A body cools from `50^(@)C` to `40^(@)C` in 5 min. The surroundings temperature is `20^(@)C`. In what further times (in minutes) will it cool to `30^(@)C` ?

To solve the problem of how long it will take for the body to cool from 40°C to 30°C, we can use Newton's Law of Cooling.
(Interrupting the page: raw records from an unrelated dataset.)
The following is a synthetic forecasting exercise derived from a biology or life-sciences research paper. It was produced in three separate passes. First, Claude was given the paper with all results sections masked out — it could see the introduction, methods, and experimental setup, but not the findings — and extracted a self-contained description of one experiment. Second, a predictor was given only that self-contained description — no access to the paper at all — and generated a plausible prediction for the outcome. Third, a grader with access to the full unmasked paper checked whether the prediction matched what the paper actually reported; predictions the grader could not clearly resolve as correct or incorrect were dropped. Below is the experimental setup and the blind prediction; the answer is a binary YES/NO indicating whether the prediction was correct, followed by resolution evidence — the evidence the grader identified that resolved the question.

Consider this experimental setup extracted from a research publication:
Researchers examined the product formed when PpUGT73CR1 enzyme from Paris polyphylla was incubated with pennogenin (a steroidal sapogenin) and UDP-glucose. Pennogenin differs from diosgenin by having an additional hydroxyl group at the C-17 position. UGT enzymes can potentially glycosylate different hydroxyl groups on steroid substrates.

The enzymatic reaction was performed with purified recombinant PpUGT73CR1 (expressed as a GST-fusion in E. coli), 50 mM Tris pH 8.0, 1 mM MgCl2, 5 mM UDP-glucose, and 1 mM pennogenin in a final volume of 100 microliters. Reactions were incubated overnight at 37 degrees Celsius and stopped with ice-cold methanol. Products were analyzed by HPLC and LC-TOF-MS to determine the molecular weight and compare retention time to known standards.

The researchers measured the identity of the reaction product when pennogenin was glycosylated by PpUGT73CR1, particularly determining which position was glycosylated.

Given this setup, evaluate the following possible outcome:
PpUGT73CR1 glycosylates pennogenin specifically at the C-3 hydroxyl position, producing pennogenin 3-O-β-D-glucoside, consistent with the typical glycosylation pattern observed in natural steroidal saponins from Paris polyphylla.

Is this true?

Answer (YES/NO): YES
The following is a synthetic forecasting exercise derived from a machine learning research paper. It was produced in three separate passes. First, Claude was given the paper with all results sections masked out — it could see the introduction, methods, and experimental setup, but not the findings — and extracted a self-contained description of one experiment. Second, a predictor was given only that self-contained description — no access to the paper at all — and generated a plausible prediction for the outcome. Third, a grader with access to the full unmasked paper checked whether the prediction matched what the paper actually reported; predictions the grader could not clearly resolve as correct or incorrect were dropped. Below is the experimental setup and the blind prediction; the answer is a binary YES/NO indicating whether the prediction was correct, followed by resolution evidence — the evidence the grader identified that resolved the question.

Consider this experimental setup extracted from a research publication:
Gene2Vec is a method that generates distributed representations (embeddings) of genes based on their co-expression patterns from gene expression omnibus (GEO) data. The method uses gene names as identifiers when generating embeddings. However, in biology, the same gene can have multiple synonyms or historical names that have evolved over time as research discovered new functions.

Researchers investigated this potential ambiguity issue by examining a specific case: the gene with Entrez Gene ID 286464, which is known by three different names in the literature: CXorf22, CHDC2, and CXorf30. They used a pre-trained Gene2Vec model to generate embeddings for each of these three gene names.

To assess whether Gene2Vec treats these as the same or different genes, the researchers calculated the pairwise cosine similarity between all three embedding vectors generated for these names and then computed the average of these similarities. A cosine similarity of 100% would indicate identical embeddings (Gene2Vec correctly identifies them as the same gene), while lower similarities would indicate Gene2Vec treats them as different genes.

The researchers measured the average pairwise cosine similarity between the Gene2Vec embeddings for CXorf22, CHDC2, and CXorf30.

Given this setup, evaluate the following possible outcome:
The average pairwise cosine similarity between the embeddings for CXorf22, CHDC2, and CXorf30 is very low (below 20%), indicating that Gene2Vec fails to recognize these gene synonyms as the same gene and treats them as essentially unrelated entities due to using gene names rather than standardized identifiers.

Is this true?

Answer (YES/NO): NO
The law states that the rate of heat loss of a body is directly proportional to the difference in temperature between the body and its surroundings, provided this difference is small. ### Step-by-Step Solution: 1. **Identify the known values**: - Initial temperature (T1) = 50°C - Final temperature (T2) = 40°C - Surrounding temperature (Ts) = 20°C - Time taken to cool from 50°C to 40°C (t1) = 5 minutes 2. **Calculate the temperature difference**: - For the first interval (from 50°C to 40°C): - ΔT1 = T1 - Ts = 50°C - 20°C = 30°C - ΔT2 = T2 - Ts = 40°C - 20°C = 20°C 3. **Use Newton's Law of Cooling**: The formula according to Newton's Law of Cooling can be expressed as: \[ \frac{T1 - Ts}{T2 - Ts} = \frac{t1}{t2} \] where \( t2 \) is the time taken to cool from 40°C to 30°C. 4. **Set up the equation**: \[ \frac{30°C}{20°C} = \frac{5 \text{ min}}{t2} \] 5. **Cross-multiply to solve for \( t2 \)**: \[ 30 \cdot t2 = 20 \cdot 5 \] \[ 30t2 = 100 \] \[ t2 = \frac{100}{30} = \frac{10}{3} \text{ minutes} \] 6. **Convert to a more understandable form**: \[ t2 = 3 \frac{1}{3} \text{ minutes} \text{ or } 3.33 \text{ minutes} \] ### Final Answer: The time taken for the body to cool from 40°C to 30°C is \( \frac{10}{3} \) minutes or approximately 3.33 minutes.